Their previous life in Los Angeles couldn't be more different.

"Our life in LA was so glamorous! We had a Jacuzzi, we had a pool outside and big windows," reminisced Paris.

Lovell mentions they even had two cars, a Mini Cooper convertible and a BMW 7 series.

RELATED: American Dream of buying a home may be unattainable for majority of Bay Area residents, study finds

For a year and a half, as the two finish school for marketing and directing, they live in about 60-square feet of their van. The floors are faux wood, the bed a converted futon and there's a small barrel-turned-toilet inside.

By living this lifestyle, the couple is able to save thousands. Their expenses total just about $1,000 a month, with the bulk of the money going toward food (a lot of packaged tuna and brown rice) and the van's $300 van loan payment. The rest goes toward a gym membership so they can shower, cellphones so they can use the internet in the van and the occasional parking ticket.
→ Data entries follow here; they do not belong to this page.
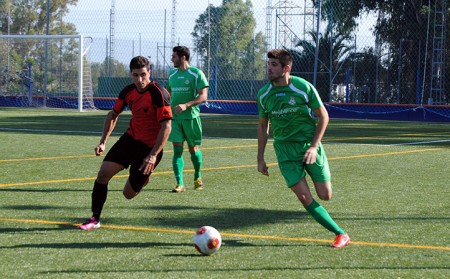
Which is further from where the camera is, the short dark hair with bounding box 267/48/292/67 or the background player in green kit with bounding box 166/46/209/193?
the background player in green kit with bounding box 166/46/209/193

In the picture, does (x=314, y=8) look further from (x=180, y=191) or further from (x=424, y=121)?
(x=180, y=191)

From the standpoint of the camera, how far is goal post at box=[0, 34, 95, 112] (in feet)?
136

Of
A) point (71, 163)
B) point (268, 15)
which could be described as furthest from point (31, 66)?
point (71, 163)

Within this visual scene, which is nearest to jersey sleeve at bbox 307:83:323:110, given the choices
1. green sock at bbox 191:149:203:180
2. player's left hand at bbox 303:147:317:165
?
player's left hand at bbox 303:147:317:165

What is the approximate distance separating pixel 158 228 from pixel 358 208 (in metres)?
2.46

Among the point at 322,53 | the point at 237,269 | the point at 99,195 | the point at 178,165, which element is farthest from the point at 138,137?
the point at 322,53

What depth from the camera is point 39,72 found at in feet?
141

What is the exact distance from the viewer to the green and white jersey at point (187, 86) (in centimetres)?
1159

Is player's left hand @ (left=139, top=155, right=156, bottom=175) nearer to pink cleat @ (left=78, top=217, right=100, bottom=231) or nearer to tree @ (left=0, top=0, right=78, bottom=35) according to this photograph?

Tickets and towing weren't their only challenges at first.

"We didn't know where to park in the safest areas, so we've gotten our windows busted and we've gotten towed...but now we know where to go."

RELATED: Effort underway to help find solutions to address Bay Area's housing affordability crisis

They also admit to arguing a lot in the beginning, and not being aware of each other's space. But the process has also made them stronger.

Paris says while they're prepared to live in the van for up to 9 years if necessary, their end goal is to one day buy a big house somewhere and raise their children in it. But for now, they say they want to share their story of frugality, shedding the materialistic life and showing others it can be done.

"You don't see many people of color living in a in a van as black people, we wanted to show people that are low income housing that if you want to choose to go to school, that you can live in a van. There are other options."